Import this module from a different directory (make sure it's in your PYTHONPATH) and invoke do(). You'll see that the first two paths are the directory you're invoking from, but the third is the directory containing the module.</pre>

Anderson Santos 15 years, 10 months ago  # | flag

what about this?

os.path.dirname(__file__)

Jan Vorwerk 15 years, 4 months ago  # | flag

Thanks to all for your inputs.

Just summarizing what worked best for me (I needed to get the path of the current module). It was tested on both Linux and Windows, with all the usages I could think of.

os.path.dirname( os.path.realpath( __file__ ) )

The reason for the additionnal call to os.path.realpath() is that omitting it will only work if you run the script by specifying its full path (or, under Windows, if you only type the python script name - this is because Windows has Python.exe associated to that extension and will specify the full path of the script whenever it invokes it).

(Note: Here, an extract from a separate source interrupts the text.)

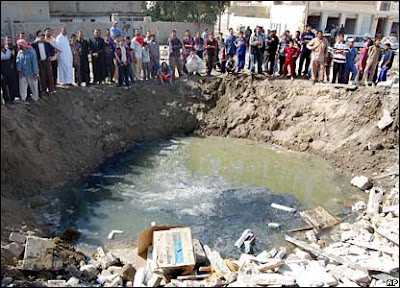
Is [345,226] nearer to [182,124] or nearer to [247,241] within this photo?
[247,241]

So, to import from a location relative to the current path, you can do:

import os

# BASE_PATH is the absolute path of ../.. relative to this script location
BASE_PATH = reduce (lambda l,r: l + os.path.sep + r, os.path.dirname( os.path.realpath( __file__ ) ).split( os.path.sep )[:-2] )

# add ../../scripts (relative to the file (!) and not to the CWD)
sys.path.append( os.path.join( BASE_PATH, "scripts" ) )

import foobar

if __name__ == '__main__':
    ...

Hope this helps!

Greg 14 years ago  # | flag

i get the same path info for either BASE_PATH. very clever idea - would like to make it work. if you can, please see if i missed soemthing? i created a folder one level up names scripts, and put a module in there names foo.py foo.py is just a hello world. the error is no module foo found. tia, greg

!/usr/bin/python

import os from os import path import sys

BASE_PATH is the absolute path of ../.. relative to this script location

BASE_PATH = reduce (lambda l,r: l + os.path.sep + r, os.path.dirname( os.path.realpath( __file__ ) ).split( os.path.sep )[:-2] )

print BASE_PATH, 'original base path'

add ../../scripts (relative to the file (!) and not to the CWD)

sys.path.append( os.path.join( BASE_PATH, "../scripts/" ) )

print BASE_PATH, 'modified base path'

import foo

print someFunction()

if __name__ == '__main__': #not sure why this was in the example unless it was going to be followed by app.run() for wsgi?

Greg 14 years ago  # | flag

nvm - it says "RELATIVE PATH" but when the absolute path is used it works.

thanks :)

Naveen Kalsi 13 years, 11 months ago  # | flag

How about:

import os import sys

os.path.dirname(os.path.abspath(sys.argv[0]))

Jan Vorwerk 13 years, 7 months ago  # | flag

@Greg: not sure if you still need assistance... I confess that I did not understand your problem given the formatting issues...

@Naveen: It makes a difference if the module (python file) in which you add this recipe is not the command that you started. For instance I run module main.py in which I import 'foo' which is located elsewhere. In this foo.py using __file__ works when using sys.argv[0] does not.